* Task directions: The copy you give must match the listing below exactly and contain no pictures.

* Supplied material:
====
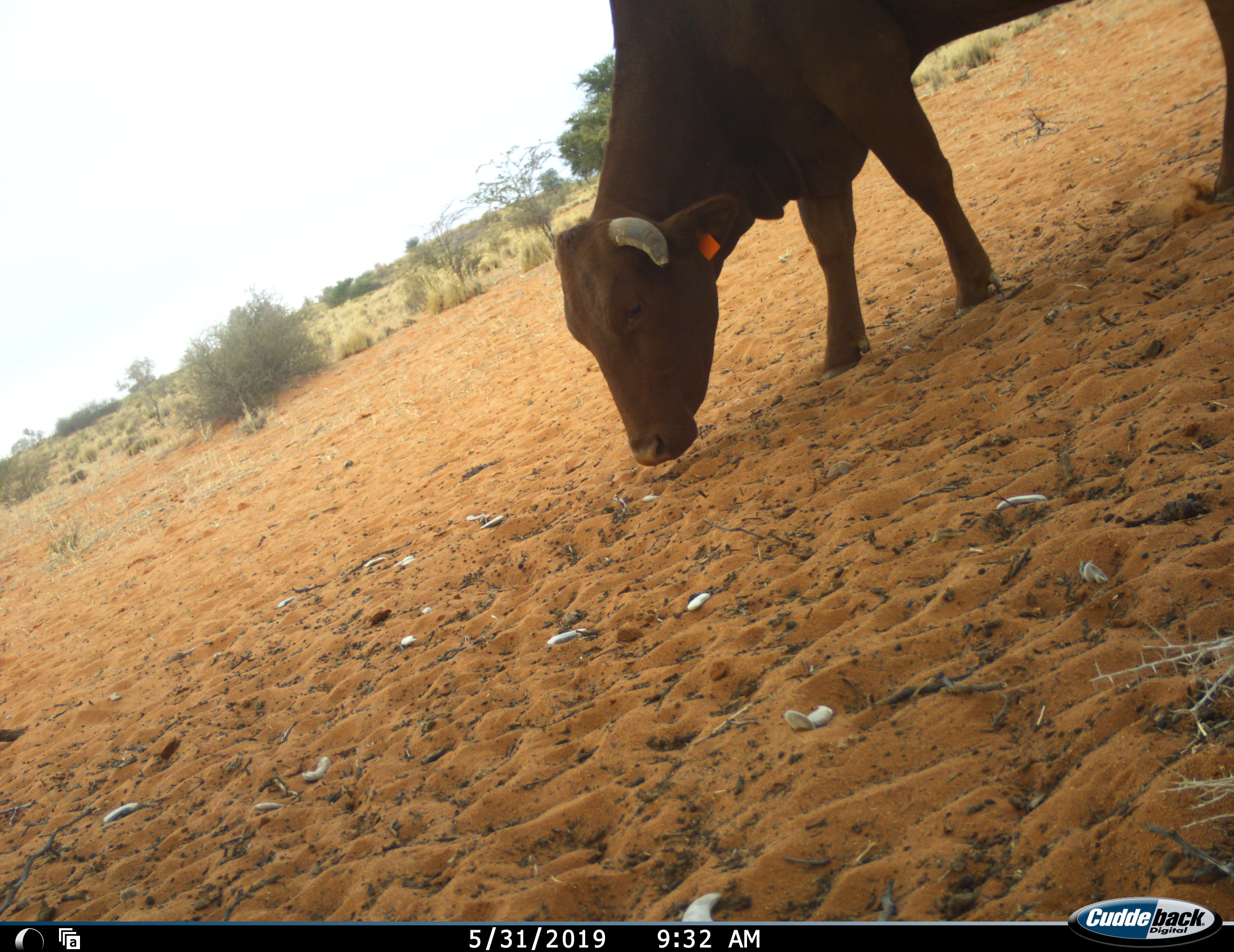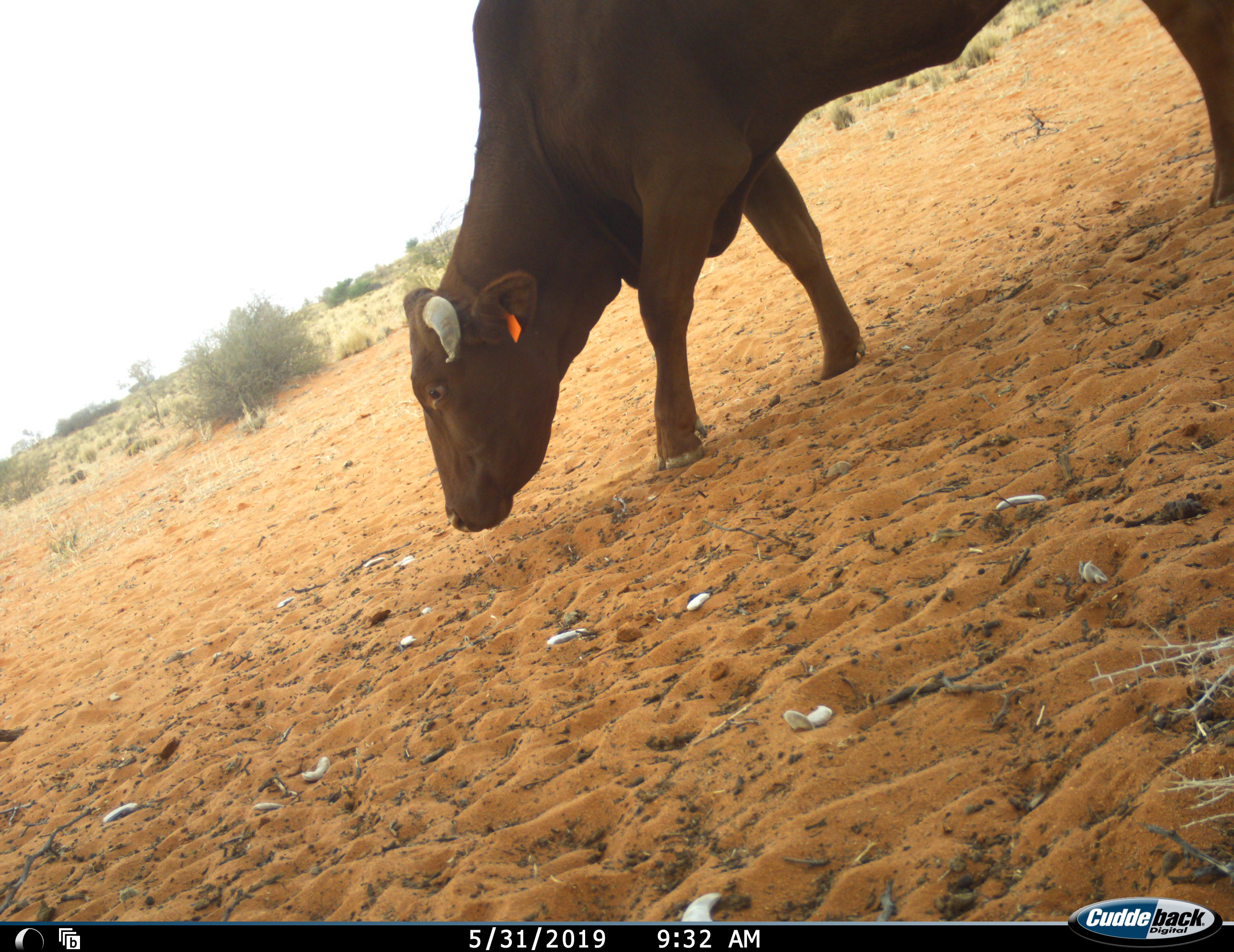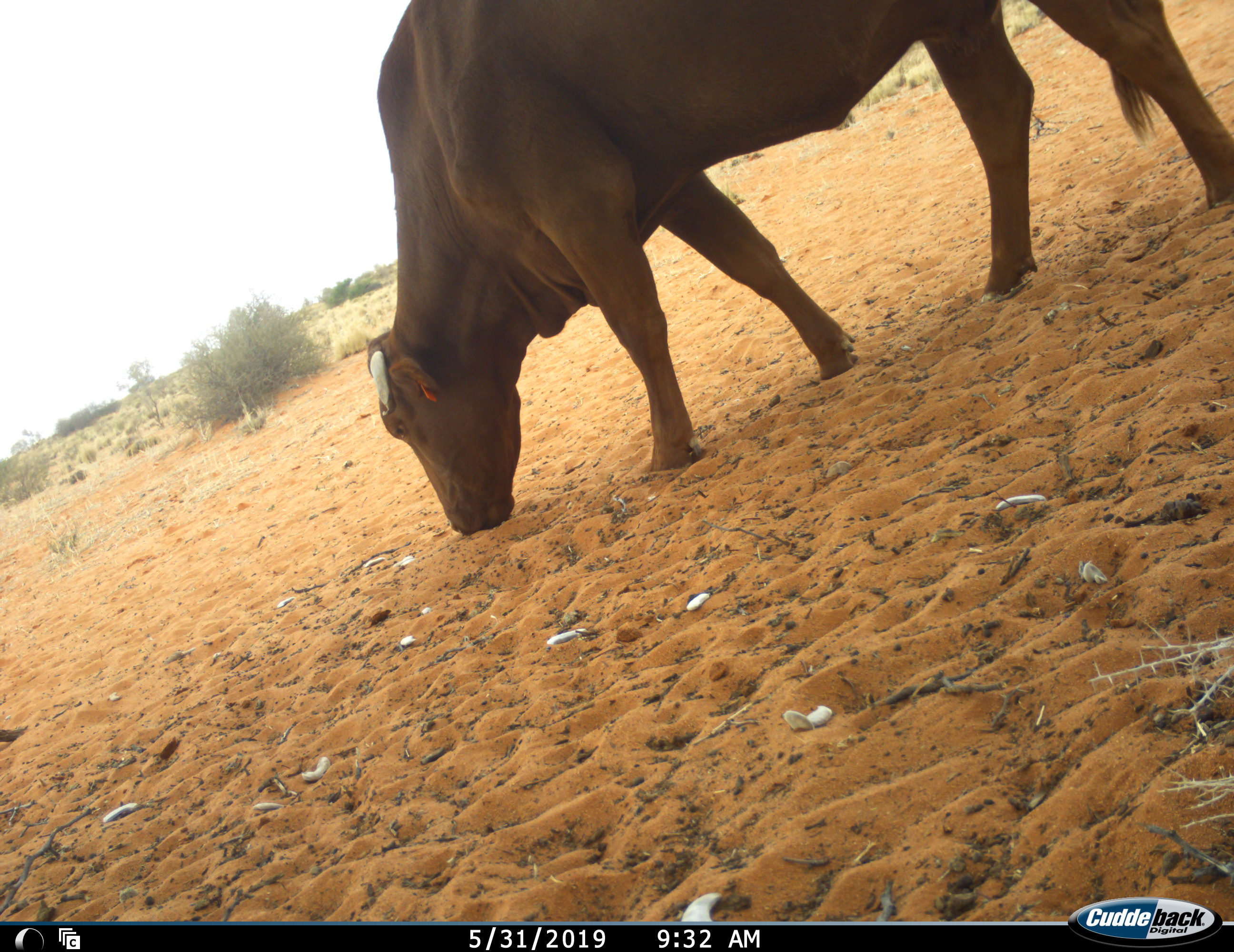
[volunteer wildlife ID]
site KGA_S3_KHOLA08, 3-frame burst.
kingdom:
====
* Answer space:
[volunteer wildlife ID]
site KGA_S3_KHOLA08, 3-frame burst.
kingdom:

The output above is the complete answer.